### Documento fonte
--------------------------------------------------
Oggi, il mondo del giornalismo sta vivendo una crisi profonda. Ma tu sostieni che c’è una nuova povertà, che non è solo economica, ma di tipo spirituale.

«Esattamente. La povertà economica e quindi l’appello alla solidarietà e alla protesta verso situazioni inique che i nostri colleghi stanno vivendo, che stiamo vivendo tutti, è incontrovertibile. Perché la crisi sta colpendo chiunque, nessuno è escluso dal tema della nuova povertà che c’è nel mondo del giornalismo. Detto questo. La povertà che ho voluto sottolineare con il termine spirituale (se può creare disagio la parola spirituale, posso definirla nuova povertà intellettuale) oggi colpisce gli uomini dentro questa grande rivoluzione digitale, che offre delle opportunità che vanno colte, però l’indebolimento della carta stampata chiude un processo logico di ragionamento. Perché è completamente diverso il modo di apprendere una notizia cliccando, facendo zic, mettendo un mi piace dal leggere dei minuti interi e dover viaggiare con la propria mente facendo dei ragionamenti. Purtroppo, stiamo creando una generazione di persone disabituate al ragionamento, alla riflessione: fanno cose, ma non ne conoscono il senso. Il problema è una povertà che io definisco spirituale per intendere i livelli dello spirito dell’uomo, perché l’intelletto favorisce la mossa libera che va in varie direzioni e permette di conoscere, di prendere decisioni e di sapersi relazionare con l’ambiente circostante. Il problema va alla radice dell’essere umano, perché l’informazione circola, entra nella mente della gente. Se non c’è il ragionamento, e quindi la posizione critica rispetto a un dato, quel dato verrà ripetuto in una emotività del mi piace/non mi piace e basta. Ma l’emotività non è tutto il ragionamento. È necessario un processo logico fra flusso e riflessione, che è un processo di approfondimento critico senza il quale non si arriva alla piena conoscenza né della notizia, né di sé, né della relazione con gli altri. Ed è per questo che si parla di deriva alla liquidità: tutto è liquido, non c’è più una consistenza da nessuna parte. La velocità può essere un vantaggio, la liquidità no. Io voglio la consistenza. E il giornalista è al servizio della consistenza: deve avere l’orgoglio di diffondere notizie per far crescere la conoscenza del cittadino, che gli è indispensabile per decidere. Oggi, è in atto una rivoluzione antropologica, però il cittadino è sempre più spettatore, non è più il protagonista del pensiero».
--------------------------------------------------
### Estratti del dataset
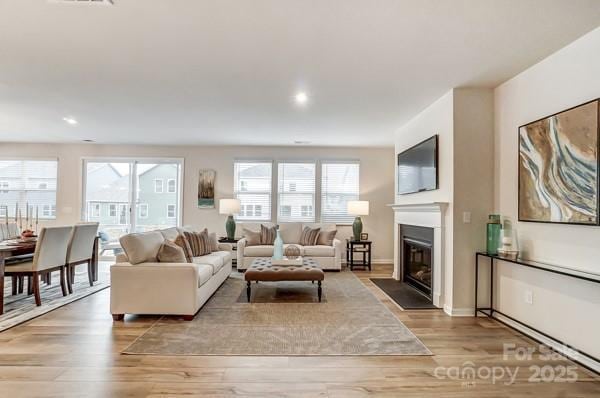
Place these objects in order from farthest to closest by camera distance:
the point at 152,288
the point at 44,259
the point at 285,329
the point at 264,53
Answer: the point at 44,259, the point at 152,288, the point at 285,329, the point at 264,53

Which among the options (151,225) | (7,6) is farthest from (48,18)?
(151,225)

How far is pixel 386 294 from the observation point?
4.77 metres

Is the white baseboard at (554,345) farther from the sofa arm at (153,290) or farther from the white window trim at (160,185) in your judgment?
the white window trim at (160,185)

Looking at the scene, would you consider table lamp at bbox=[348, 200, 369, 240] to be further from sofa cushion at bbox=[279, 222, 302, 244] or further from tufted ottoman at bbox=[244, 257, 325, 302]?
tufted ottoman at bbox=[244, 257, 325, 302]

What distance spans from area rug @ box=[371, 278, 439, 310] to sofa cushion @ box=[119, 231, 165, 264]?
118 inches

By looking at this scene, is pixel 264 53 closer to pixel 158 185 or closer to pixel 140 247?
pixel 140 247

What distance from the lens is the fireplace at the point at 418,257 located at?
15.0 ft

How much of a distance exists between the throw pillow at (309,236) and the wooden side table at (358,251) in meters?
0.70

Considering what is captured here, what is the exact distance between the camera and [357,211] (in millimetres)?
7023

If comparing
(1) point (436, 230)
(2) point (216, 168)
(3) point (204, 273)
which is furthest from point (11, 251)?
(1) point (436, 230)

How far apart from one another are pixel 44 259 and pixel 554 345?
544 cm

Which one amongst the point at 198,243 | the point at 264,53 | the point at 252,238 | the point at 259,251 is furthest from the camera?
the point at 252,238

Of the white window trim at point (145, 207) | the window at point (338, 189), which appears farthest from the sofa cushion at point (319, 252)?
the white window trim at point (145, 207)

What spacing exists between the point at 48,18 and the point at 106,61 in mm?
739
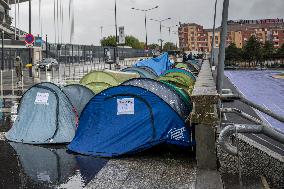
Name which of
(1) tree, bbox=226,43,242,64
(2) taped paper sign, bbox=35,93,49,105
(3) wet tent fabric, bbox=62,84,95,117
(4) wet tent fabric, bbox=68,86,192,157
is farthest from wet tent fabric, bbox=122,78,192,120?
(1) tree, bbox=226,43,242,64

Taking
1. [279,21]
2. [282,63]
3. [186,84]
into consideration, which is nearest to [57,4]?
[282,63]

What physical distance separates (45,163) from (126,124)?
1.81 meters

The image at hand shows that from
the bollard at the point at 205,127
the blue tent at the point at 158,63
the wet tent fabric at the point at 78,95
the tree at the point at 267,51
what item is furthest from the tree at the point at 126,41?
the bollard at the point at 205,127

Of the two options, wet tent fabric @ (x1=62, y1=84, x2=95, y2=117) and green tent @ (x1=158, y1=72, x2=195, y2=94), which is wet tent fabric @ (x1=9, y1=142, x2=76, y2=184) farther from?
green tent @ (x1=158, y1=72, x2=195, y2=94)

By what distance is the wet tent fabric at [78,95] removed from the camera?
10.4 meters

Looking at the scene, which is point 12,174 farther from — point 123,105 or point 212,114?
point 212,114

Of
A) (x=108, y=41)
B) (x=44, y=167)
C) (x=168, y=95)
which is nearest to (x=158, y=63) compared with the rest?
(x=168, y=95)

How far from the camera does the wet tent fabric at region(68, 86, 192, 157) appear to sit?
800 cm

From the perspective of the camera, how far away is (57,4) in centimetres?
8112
--------------------------------------------------
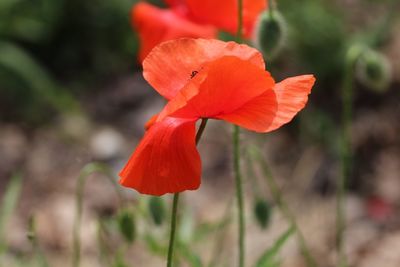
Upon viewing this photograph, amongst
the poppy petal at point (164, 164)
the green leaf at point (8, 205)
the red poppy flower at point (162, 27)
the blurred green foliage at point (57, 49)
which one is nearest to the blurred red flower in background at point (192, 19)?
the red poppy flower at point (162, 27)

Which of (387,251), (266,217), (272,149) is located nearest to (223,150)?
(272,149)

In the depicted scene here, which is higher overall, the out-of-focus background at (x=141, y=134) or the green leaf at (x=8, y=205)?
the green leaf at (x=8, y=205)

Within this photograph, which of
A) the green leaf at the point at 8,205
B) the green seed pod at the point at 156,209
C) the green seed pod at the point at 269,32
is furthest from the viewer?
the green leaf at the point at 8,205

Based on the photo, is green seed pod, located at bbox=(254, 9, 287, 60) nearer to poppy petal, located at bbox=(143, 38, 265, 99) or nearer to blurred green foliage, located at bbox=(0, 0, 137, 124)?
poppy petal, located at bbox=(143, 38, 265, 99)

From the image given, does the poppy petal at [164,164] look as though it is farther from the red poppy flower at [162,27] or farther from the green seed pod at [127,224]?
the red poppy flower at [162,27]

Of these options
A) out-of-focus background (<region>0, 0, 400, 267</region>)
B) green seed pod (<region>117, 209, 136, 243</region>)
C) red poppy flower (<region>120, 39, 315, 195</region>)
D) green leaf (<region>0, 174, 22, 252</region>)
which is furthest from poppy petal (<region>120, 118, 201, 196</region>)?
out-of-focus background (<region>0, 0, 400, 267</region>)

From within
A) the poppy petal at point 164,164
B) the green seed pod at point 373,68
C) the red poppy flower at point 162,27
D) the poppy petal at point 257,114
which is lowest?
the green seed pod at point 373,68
--------------------------------------------------
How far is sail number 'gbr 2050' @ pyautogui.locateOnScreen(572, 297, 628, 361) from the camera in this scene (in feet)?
--------------------------------------------------
Prosegui l'intervista sulla crisi del giornalismo a partire dall'ultima risposta riportata.

Insomma, bisogna rimettere al centro l’essere umano, al centro della comunicazione e in poche parole della vita. Perché in fondo la vita dell’essere umano è comunicazione.

«Esatto. L’informazione deve essere al servizio di una vera libertà di scelta. Senza vera informazione, non c’è libertà di scelta. Se su questo punto c’è un comune sentire, allora si fanno passi in avanti. Si deve lavorare ascoltandosi. Prima di scrivere, bisogna guardare, ascoltare, leggere. Il nostro mestiere non è fatto solo della parte finale: il servizio o l’articolo che scriviamo. Spesso ci si dimentica del grande lavoro che c’è prima, quello della curiosità, che significa guardare, ascoltare, leggere. È proprio questa la dimensione integrale del percorso di riflessione a cui dobbiamo tendere. Solo così ci si può inserire in un percorso umano logico di riflessione e di conoscenza. E di migliore e maggiore relazione fra le persone».